» **REQUIREMENT**:
Please transcribe the data from the line with "Der Hightech-Gulag, Taschenbuch" up to and including the line with "Lakers Defeat Trail Blazers, LeBron Leads", leaving the pictures out of your answer.

» **AVAILABLE DATA**:
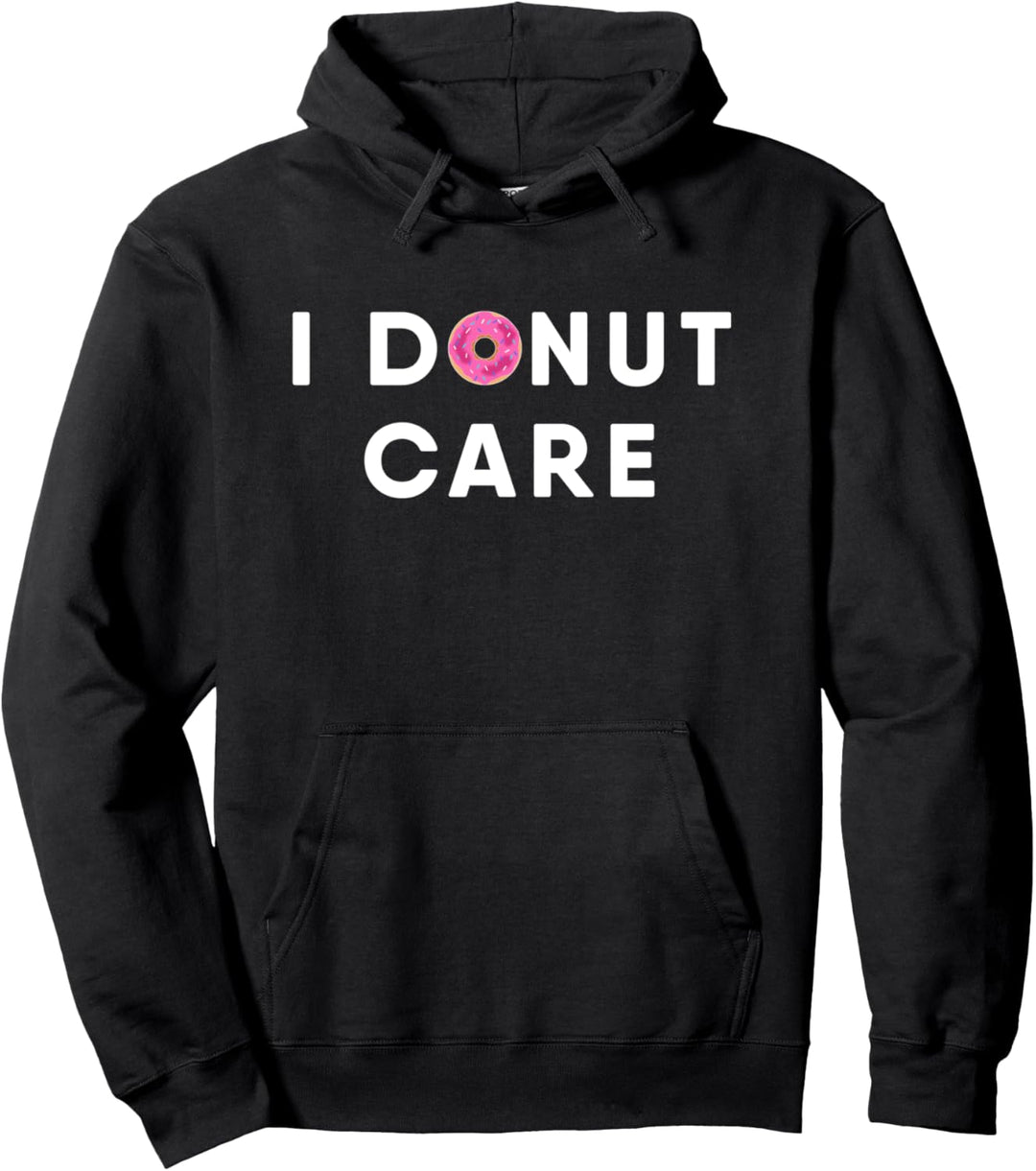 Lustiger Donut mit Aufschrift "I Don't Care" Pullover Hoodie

--

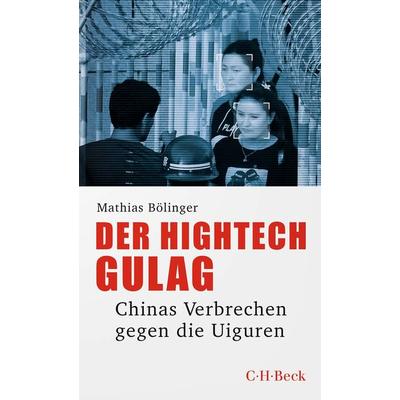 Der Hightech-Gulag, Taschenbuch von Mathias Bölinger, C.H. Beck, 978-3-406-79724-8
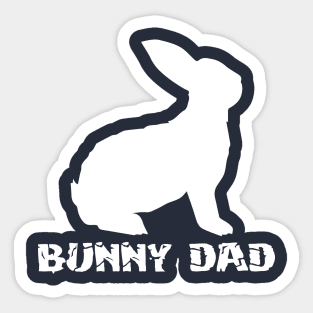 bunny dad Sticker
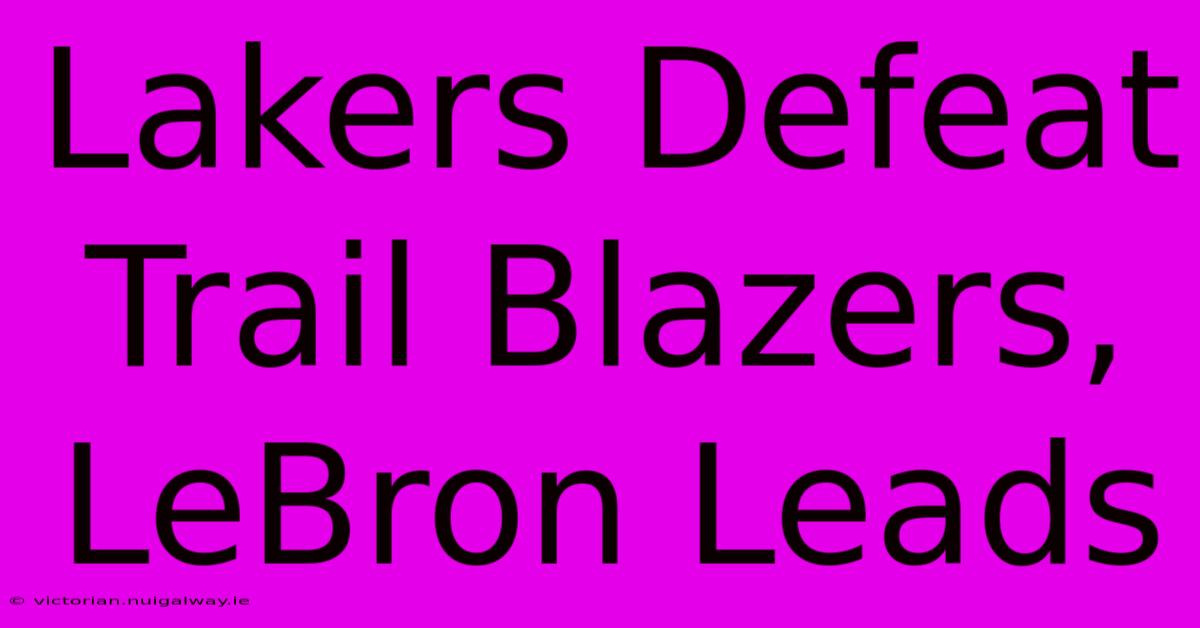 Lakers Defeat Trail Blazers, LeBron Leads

* * *

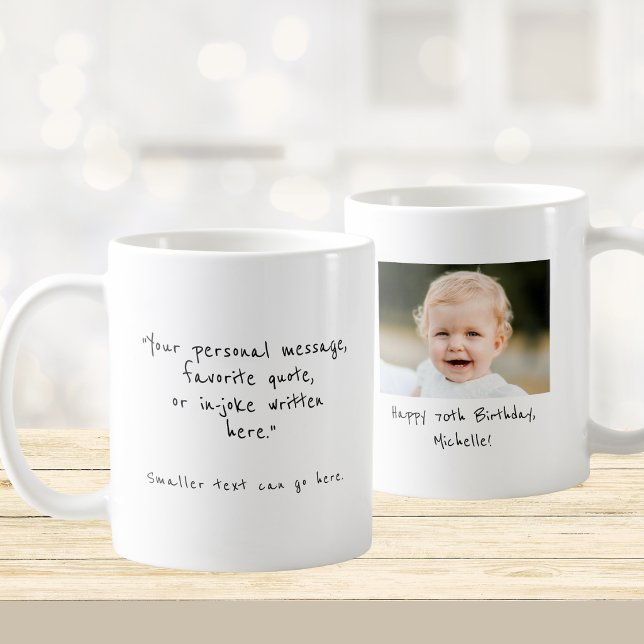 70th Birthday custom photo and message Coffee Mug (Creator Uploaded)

» **SOLUTION**:
 Der Hightech-Gulag, Taschenbuch von Mathias Bölinger, C.H. Beck, 978-3-406-79724-8
 bunny dad Sticker
 Lakers Defeat Trail Blazers, LeBron Leads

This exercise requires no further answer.